EXERCISE DESCRIPTION
Word for word, transcribe every line from the one holding "Which element is lowest out of" through the end of the records, but not the pictures.

=-=-=

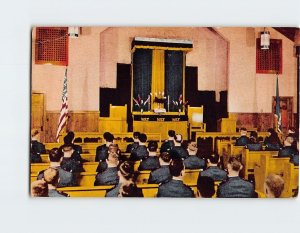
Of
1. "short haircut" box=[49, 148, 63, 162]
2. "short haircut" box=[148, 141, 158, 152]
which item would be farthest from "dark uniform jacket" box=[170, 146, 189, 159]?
"short haircut" box=[49, 148, 63, 162]

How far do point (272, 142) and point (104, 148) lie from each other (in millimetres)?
1041

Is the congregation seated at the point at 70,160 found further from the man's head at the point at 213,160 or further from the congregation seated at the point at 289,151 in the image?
the congregation seated at the point at 289,151

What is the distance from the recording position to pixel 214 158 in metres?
2.52

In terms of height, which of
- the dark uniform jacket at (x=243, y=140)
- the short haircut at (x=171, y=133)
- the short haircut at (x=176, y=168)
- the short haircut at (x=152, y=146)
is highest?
the short haircut at (x=171, y=133)

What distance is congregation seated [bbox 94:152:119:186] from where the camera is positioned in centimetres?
251

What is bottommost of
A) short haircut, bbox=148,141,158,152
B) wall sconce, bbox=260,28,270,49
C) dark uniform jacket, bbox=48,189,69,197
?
dark uniform jacket, bbox=48,189,69,197

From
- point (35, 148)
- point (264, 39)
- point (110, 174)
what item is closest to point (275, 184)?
point (264, 39)

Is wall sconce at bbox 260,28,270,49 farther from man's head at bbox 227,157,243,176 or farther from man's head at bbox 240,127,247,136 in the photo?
man's head at bbox 227,157,243,176

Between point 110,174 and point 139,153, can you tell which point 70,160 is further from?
point 139,153

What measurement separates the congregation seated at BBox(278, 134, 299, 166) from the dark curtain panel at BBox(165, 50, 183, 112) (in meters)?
0.70

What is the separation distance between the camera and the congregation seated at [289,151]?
8.26ft

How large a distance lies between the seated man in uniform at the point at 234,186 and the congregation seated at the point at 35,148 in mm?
1119

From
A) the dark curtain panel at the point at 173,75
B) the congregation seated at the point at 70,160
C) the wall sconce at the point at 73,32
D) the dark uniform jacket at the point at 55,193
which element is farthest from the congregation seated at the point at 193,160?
the wall sconce at the point at 73,32

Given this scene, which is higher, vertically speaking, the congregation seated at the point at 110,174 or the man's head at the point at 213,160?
the man's head at the point at 213,160
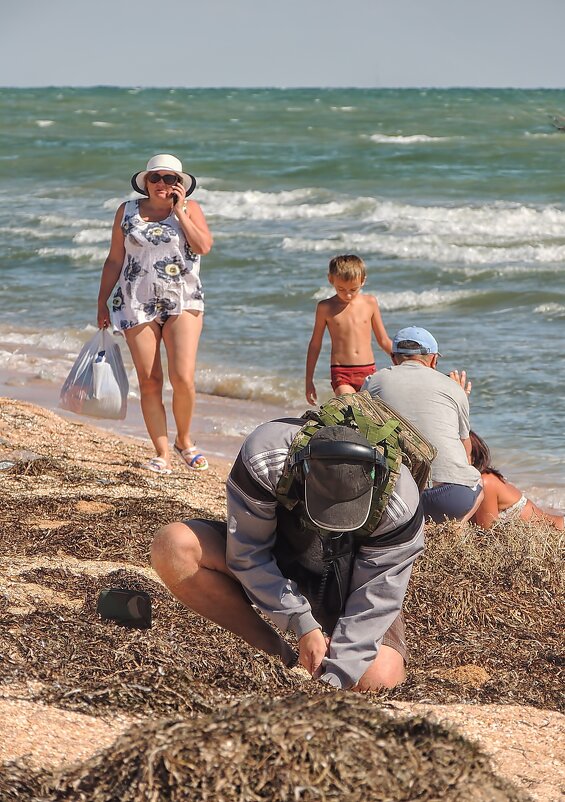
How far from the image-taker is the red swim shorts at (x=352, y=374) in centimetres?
753

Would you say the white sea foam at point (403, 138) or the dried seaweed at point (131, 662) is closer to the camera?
the dried seaweed at point (131, 662)

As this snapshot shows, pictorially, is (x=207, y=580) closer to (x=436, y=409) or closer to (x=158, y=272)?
(x=436, y=409)

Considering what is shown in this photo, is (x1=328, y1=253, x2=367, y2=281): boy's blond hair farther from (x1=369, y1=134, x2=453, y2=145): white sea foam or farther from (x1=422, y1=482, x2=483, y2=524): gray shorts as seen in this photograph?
(x1=369, y1=134, x2=453, y2=145): white sea foam

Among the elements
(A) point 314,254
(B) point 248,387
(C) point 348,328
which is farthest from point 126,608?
(A) point 314,254

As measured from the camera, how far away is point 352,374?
7.56m

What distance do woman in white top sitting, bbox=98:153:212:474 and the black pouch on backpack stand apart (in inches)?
102

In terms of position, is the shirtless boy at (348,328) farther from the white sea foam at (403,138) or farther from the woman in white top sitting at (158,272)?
the white sea foam at (403,138)

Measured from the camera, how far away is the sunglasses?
6566 mm

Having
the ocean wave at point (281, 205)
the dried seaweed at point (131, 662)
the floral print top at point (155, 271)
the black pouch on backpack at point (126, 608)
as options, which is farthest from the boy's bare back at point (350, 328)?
the ocean wave at point (281, 205)

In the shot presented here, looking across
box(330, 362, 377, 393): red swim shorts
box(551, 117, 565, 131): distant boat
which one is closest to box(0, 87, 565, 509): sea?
box(551, 117, 565, 131): distant boat

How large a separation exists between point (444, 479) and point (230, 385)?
490cm

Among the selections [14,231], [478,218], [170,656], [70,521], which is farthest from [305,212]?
[170,656]

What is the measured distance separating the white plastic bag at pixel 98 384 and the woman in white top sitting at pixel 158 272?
141 mm

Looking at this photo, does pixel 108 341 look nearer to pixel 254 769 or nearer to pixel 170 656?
pixel 170 656
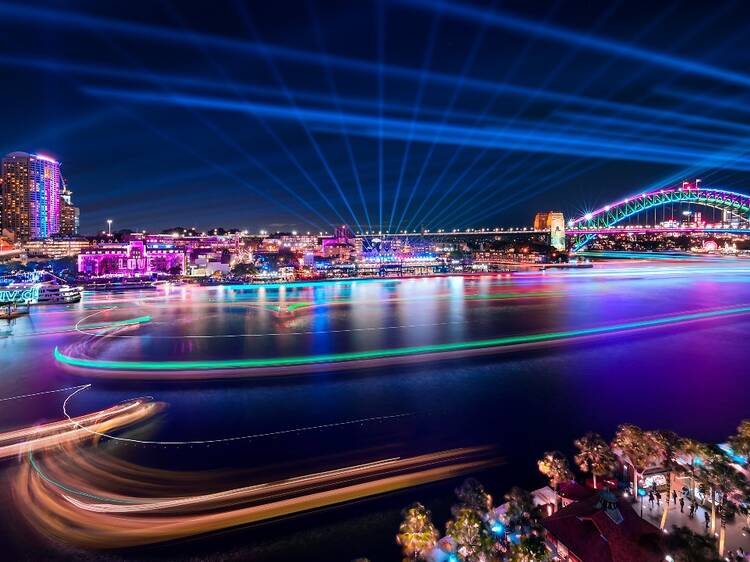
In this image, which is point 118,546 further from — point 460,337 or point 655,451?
point 460,337

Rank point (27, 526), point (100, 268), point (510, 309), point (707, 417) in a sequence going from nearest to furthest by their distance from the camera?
1. point (27, 526)
2. point (707, 417)
3. point (510, 309)
4. point (100, 268)

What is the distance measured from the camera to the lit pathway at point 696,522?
3.57m

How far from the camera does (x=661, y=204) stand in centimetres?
4319

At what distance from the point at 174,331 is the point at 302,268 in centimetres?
2521

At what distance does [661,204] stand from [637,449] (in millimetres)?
48155

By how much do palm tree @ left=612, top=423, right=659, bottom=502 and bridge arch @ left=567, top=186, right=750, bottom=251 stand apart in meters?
42.7

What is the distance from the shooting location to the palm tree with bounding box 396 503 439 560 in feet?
10.9

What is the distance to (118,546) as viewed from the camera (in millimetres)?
3926

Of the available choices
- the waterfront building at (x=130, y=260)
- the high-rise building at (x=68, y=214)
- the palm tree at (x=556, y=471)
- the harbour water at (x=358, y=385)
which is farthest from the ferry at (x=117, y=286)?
the high-rise building at (x=68, y=214)

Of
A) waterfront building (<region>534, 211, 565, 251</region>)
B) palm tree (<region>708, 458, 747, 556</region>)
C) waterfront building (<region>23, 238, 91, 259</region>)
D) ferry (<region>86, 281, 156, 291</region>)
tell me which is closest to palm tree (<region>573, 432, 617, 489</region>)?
A: palm tree (<region>708, 458, 747, 556</region>)

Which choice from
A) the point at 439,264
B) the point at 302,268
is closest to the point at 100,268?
the point at 302,268

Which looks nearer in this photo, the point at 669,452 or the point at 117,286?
the point at 669,452

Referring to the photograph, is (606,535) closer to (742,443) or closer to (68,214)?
(742,443)

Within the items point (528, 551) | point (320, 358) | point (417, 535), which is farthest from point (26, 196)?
point (528, 551)
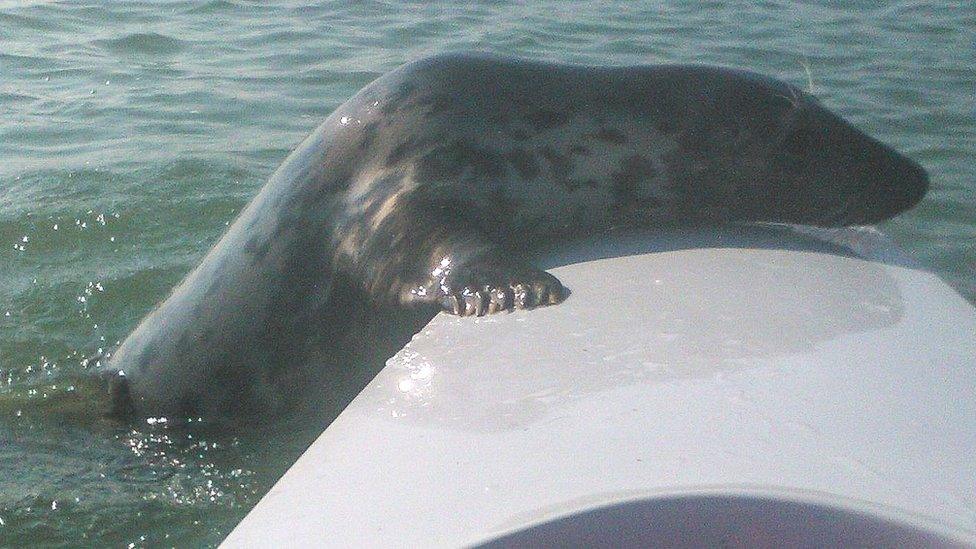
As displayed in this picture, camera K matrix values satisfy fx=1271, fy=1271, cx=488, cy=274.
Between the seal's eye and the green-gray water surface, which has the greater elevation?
the seal's eye

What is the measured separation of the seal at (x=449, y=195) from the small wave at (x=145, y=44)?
17.3 feet

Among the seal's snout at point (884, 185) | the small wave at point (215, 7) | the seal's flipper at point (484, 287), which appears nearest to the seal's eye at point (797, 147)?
the seal's snout at point (884, 185)

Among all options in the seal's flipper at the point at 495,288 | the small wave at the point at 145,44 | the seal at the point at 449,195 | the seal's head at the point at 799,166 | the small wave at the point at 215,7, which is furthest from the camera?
the small wave at the point at 215,7

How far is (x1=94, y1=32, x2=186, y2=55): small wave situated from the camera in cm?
884

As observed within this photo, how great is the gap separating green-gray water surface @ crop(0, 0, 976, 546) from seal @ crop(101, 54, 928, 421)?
9.6 inches

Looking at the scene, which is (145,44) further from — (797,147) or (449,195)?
(797,147)

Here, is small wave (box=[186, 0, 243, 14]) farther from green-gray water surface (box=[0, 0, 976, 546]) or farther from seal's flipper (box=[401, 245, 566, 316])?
seal's flipper (box=[401, 245, 566, 316])

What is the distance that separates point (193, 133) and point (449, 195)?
3.91 m

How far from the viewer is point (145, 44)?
896cm

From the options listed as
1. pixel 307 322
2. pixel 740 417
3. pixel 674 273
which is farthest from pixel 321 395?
pixel 740 417

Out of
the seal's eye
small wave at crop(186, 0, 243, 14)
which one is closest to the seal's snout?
the seal's eye

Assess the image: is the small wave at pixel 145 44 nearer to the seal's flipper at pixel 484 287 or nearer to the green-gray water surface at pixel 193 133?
the green-gray water surface at pixel 193 133

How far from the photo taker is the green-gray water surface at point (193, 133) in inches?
141

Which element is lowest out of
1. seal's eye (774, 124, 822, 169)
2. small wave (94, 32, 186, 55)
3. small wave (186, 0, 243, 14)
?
small wave (94, 32, 186, 55)
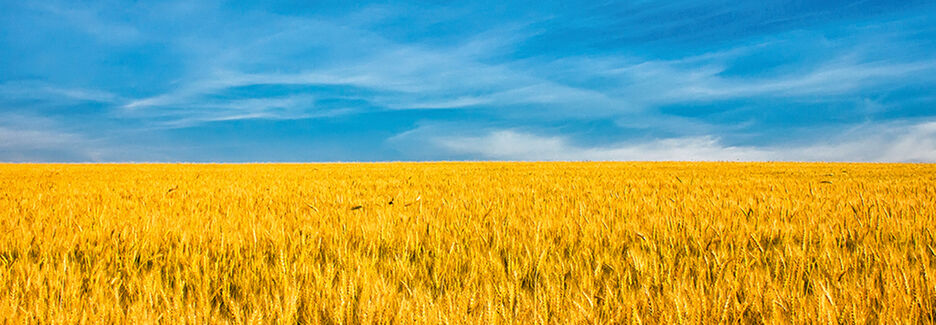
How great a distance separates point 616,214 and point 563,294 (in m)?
2.14

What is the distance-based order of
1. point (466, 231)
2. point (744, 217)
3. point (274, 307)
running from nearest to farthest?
1. point (274, 307)
2. point (466, 231)
3. point (744, 217)

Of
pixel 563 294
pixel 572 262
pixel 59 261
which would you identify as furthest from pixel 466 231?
pixel 59 261

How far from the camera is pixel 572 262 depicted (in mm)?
2092

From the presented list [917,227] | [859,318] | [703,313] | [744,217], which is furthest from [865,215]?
[703,313]

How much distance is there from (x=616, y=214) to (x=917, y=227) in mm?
1838

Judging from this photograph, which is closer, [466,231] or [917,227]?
[466,231]

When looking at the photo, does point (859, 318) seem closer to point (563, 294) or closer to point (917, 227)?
point (563, 294)

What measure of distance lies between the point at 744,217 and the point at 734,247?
1.10m

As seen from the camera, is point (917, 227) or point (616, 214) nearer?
point (917, 227)

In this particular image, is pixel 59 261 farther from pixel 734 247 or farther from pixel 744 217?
pixel 744 217

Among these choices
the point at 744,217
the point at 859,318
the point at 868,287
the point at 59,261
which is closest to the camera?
the point at 859,318

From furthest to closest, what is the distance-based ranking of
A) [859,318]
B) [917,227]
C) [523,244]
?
[917,227] → [523,244] → [859,318]

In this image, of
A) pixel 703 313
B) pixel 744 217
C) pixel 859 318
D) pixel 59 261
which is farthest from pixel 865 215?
pixel 59 261

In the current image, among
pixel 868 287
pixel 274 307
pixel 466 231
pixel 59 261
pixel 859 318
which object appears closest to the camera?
pixel 859 318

=-=-=

RESULT OF THE EXERCISE
Which element is lowest out of
1. seal's eye (774, 124, 822, 169)
2. small wave (94, 32, 186, 55)
3. small wave (186, 0, 243, 14)
?
small wave (94, 32, 186, 55)
How great a distance separates point 616,214 and point 563,294 (in m)?
2.14

What is the distance-based order of
1. point (466, 231)
2. point (744, 217)
3. point (274, 307)
running from nearest to farthest?
1. point (274, 307)
2. point (466, 231)
3. point (744, 217)

Of
pixel 563 294
pixel 572 262
pixel 59 261
which would you identify as furthest from pixel 466 231?
pixel 59 261

How far from the camera is pixel 572 262 depicted (in mm)?
2092

From the presented list [917,227] | [859,318] | [703,313] | [744,217], which is furthest from [865,215]?
[703,313]

How much distance is there from (x=616, y=214) to (x=917, y=227) in mm?
1838

Judging from this photograph, which is closer, [466,231] or [917,227]?
[466,231]

When looking at the photo, does point (859, 318) seem closer to point (563, 294) or closer to point (917, 227)?
point (563, 294)

What measure of distance lies between the point at 744,217 and the point at 734,247?
1.10m

As seen from the camera, is point (917, 227) or point (616, 214) nearer?
point (917, 227)

In this particular image, is pixel 59 261 farther from pixel 734 247 or farther from pixel 744 217?
pixel 744 217

Among these choices
the point at 744,217
the point at 859,318
the point at 868,287
the point at 59,261
which is closest to the camera?
the point at 859,318

From furthest to closest, what is the distance-based ranking of
A) [859,318]
B) [917,227]
C) [523,244]
?
[917,227] → [523,244] → [859,318]

In this image, of
A) pixel 703 313
B) pixel 744 217
C) pixel 859 318
D) pixel 59 261
which is farthest from pixel 865 215?
pixel 59 261

In the current image, among
pixel 868 287
pixel 274 307
pixel 466 231
pixel 59 261
pixel 859 318
which object appears closest to the camera?
pixel 859 318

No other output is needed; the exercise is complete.